Ispirato da suggestive “vicende extraterrestri”, “Signals” ostenta in maniera evidente la venerazione dei suoi autori, gli scozzesi
Preacher, per le sonorità dilatate, soffuse e sofisticate dei Pink Floyd
post-Barrett, a cui aggiungono suggestioni di Marillion, Alan Parsons (ascoltare lo strumentale “Arrival” per referenze immediate …) e bagliori interpretativi del Bowie “spaziale”.
Il risultato è complessivamente piacevole e d’effetto, e anche se la “dipendenza” è abbastanza manifesta, intervengono classe,
pathos e una discreta intensità espressiva ad allontanare fastidiose sensazioni di adulterazione e manierismo.
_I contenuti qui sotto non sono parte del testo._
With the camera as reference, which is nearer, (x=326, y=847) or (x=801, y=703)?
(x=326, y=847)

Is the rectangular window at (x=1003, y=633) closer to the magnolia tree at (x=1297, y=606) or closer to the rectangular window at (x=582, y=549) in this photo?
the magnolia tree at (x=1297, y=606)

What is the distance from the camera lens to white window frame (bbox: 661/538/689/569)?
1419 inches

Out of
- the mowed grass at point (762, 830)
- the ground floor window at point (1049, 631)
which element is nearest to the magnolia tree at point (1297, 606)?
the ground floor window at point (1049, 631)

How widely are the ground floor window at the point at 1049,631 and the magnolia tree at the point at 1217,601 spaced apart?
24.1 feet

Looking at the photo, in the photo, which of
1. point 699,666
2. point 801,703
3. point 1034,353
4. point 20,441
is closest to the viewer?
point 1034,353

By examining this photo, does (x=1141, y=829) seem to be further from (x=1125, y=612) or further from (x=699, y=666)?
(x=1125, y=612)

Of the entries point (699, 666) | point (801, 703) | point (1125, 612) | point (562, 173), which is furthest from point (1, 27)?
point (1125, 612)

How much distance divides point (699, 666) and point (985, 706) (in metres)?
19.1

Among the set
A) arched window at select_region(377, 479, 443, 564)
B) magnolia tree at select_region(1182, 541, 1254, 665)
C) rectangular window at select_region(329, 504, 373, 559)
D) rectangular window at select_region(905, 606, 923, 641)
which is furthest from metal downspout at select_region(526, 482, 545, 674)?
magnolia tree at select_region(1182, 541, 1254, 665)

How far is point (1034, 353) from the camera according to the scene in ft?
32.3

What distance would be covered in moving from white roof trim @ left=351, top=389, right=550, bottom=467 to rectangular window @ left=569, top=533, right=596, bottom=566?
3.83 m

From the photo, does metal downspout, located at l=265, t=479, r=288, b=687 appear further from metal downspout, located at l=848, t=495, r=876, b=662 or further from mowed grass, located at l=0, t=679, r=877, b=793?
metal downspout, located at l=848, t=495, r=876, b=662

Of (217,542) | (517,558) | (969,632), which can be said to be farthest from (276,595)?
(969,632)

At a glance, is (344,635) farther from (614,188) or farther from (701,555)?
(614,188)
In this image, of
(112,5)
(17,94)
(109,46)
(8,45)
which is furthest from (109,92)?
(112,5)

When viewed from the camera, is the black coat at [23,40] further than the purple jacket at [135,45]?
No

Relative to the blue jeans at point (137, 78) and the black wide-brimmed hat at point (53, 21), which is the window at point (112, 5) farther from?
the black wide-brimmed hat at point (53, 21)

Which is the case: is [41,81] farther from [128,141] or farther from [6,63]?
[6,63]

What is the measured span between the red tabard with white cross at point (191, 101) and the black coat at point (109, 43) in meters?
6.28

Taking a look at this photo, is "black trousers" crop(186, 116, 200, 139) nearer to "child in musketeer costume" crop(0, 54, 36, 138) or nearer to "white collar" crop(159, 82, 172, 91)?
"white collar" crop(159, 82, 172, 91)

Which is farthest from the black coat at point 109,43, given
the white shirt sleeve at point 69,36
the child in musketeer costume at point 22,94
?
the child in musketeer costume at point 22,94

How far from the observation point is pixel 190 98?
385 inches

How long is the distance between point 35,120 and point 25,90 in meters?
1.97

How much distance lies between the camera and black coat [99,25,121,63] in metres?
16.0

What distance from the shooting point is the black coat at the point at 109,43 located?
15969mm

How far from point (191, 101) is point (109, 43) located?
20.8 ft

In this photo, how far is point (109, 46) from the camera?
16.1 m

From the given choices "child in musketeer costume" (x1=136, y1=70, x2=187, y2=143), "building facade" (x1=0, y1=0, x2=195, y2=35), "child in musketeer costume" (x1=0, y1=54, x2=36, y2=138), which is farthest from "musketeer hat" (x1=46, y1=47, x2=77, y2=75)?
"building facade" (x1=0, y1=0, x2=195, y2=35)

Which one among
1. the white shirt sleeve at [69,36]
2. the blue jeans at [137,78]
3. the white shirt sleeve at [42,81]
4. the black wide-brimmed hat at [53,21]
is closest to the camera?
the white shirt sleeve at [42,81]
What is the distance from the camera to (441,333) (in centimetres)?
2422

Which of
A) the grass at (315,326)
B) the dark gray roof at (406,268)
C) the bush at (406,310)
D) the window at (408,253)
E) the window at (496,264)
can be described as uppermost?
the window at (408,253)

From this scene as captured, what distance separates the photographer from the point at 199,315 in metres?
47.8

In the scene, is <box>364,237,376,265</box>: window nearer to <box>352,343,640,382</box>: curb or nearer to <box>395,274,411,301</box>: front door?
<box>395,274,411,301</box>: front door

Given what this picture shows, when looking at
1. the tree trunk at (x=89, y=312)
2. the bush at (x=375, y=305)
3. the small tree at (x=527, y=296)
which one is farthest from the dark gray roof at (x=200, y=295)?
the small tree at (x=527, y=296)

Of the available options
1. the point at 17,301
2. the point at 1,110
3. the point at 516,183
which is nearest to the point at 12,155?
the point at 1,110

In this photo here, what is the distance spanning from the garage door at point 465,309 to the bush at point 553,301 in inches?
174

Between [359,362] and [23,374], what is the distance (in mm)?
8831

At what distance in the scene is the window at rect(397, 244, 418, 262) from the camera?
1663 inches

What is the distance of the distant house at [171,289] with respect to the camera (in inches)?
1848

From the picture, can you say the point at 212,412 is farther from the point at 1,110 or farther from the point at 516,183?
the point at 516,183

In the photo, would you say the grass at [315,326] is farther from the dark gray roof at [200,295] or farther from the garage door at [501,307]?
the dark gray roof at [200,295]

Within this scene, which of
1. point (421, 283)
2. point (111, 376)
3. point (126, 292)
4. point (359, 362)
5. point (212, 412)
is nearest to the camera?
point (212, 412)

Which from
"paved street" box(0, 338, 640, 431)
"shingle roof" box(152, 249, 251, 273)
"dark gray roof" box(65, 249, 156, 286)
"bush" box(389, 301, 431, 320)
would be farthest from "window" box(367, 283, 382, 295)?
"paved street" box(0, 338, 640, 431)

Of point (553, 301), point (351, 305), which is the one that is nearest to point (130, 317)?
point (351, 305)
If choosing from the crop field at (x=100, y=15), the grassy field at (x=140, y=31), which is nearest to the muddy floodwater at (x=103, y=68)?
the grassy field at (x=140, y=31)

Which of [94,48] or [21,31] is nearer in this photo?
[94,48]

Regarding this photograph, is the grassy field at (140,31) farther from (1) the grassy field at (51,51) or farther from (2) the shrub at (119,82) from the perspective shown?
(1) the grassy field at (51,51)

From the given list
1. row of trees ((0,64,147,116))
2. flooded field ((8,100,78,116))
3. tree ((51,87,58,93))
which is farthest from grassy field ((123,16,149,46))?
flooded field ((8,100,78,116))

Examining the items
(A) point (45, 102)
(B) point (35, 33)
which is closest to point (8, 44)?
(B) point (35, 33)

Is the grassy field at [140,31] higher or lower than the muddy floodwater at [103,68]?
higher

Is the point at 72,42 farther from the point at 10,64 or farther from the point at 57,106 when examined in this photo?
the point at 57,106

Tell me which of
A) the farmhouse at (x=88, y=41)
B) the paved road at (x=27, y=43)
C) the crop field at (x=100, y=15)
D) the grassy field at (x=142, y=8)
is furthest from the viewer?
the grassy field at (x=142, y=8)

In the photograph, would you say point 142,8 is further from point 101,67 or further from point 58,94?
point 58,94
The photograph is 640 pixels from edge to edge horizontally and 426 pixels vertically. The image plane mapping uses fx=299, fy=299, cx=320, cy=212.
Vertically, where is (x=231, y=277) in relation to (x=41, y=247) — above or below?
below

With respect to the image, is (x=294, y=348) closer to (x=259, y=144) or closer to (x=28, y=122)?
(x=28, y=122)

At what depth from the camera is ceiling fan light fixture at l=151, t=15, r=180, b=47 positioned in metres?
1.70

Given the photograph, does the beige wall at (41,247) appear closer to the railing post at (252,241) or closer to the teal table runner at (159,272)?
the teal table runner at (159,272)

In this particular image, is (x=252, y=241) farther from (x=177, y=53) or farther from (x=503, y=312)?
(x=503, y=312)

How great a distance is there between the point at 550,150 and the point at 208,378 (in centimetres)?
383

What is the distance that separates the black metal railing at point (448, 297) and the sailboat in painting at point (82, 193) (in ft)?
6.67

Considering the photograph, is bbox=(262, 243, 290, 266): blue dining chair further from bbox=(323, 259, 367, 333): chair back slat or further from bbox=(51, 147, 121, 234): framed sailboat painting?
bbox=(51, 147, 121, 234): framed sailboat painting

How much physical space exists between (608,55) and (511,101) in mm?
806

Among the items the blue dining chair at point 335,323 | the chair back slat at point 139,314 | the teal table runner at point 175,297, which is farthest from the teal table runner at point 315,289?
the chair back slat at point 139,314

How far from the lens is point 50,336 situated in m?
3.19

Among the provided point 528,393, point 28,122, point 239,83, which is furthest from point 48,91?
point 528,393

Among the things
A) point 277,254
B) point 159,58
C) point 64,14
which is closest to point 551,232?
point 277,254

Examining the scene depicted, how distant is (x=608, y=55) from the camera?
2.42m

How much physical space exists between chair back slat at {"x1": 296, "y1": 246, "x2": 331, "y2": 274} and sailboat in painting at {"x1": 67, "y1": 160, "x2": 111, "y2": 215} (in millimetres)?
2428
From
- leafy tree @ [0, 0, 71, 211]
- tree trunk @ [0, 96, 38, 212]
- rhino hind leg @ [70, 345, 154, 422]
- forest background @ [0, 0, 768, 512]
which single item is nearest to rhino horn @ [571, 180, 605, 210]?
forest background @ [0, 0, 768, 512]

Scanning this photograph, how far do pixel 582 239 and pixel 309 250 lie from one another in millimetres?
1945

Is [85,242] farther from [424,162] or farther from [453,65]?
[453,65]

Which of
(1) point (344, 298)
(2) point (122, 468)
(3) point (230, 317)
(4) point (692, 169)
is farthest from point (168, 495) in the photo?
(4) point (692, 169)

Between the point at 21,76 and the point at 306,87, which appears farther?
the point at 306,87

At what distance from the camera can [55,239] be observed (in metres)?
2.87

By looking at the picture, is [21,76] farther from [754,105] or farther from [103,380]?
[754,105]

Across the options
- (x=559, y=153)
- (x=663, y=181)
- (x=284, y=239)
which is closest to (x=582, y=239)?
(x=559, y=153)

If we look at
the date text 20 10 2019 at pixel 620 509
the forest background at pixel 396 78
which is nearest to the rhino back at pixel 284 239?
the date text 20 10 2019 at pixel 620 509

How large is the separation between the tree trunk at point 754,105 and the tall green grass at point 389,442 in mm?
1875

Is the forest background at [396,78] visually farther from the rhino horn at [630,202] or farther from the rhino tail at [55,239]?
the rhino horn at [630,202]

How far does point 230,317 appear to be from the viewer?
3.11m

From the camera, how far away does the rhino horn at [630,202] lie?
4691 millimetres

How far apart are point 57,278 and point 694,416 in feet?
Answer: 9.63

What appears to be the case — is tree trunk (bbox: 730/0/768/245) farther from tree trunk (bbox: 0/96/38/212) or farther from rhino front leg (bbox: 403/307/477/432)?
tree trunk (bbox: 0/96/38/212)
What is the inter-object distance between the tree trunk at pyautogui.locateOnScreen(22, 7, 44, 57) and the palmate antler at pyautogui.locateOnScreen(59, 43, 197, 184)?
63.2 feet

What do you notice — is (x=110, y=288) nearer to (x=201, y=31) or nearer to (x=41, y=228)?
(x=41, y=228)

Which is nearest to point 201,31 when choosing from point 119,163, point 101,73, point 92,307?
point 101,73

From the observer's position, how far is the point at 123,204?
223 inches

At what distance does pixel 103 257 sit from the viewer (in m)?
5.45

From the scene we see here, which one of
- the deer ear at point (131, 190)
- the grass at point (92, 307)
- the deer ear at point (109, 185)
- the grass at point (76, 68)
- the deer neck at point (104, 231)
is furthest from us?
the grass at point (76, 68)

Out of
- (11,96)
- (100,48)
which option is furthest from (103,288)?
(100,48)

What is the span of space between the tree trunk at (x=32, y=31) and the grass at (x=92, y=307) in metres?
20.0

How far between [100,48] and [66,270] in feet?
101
Questo non significa avere a che fare con nuovi sconvolgenti “fenomeni” del
prog rock europeo, eppure le languidità “cosmiche”, le atmosfere solenni e la rarefazione estetizzante di cui è costellato il programma riescono ad affascinare a sufficienza l’astante, a patto, ovviamente, che il soggetto in questione sia un profondo estimatore delle melodie soffici, oniriche e “metafisiche”.
Personalmente considero i “due” Murphy, Martin con il suo vellutato e fascinoso timbro
british e Greg con un sensibile
guitar-work d’estrazione tipicamente Gilmour-
esque, il classico valore aggiunto della situazione, ma in realtà è un po’ tutta la formazione a risultare affiatata e compatta, naturalmente votata a questa forma di
psichedelia vaporosa e, in qualche modo, di facile “consumo”.
“The sea”, “First contact”, i profumi orientali di “Friends of my dreams” e poi ancora il tocco decadente della seducente
title-track e delle incantevoli “The factor”, “Our destiny” e “I will be there”, appaiono i momenti più efficaci di album molto “distensivo” e disciplinato nelle sue intenzioni artistiche … se avete bisogno di una “pausa” o avete nostalgia delle ben note
ouvertures Floyd-
iane, i Preacher possono rappresentare una scelta plausibile.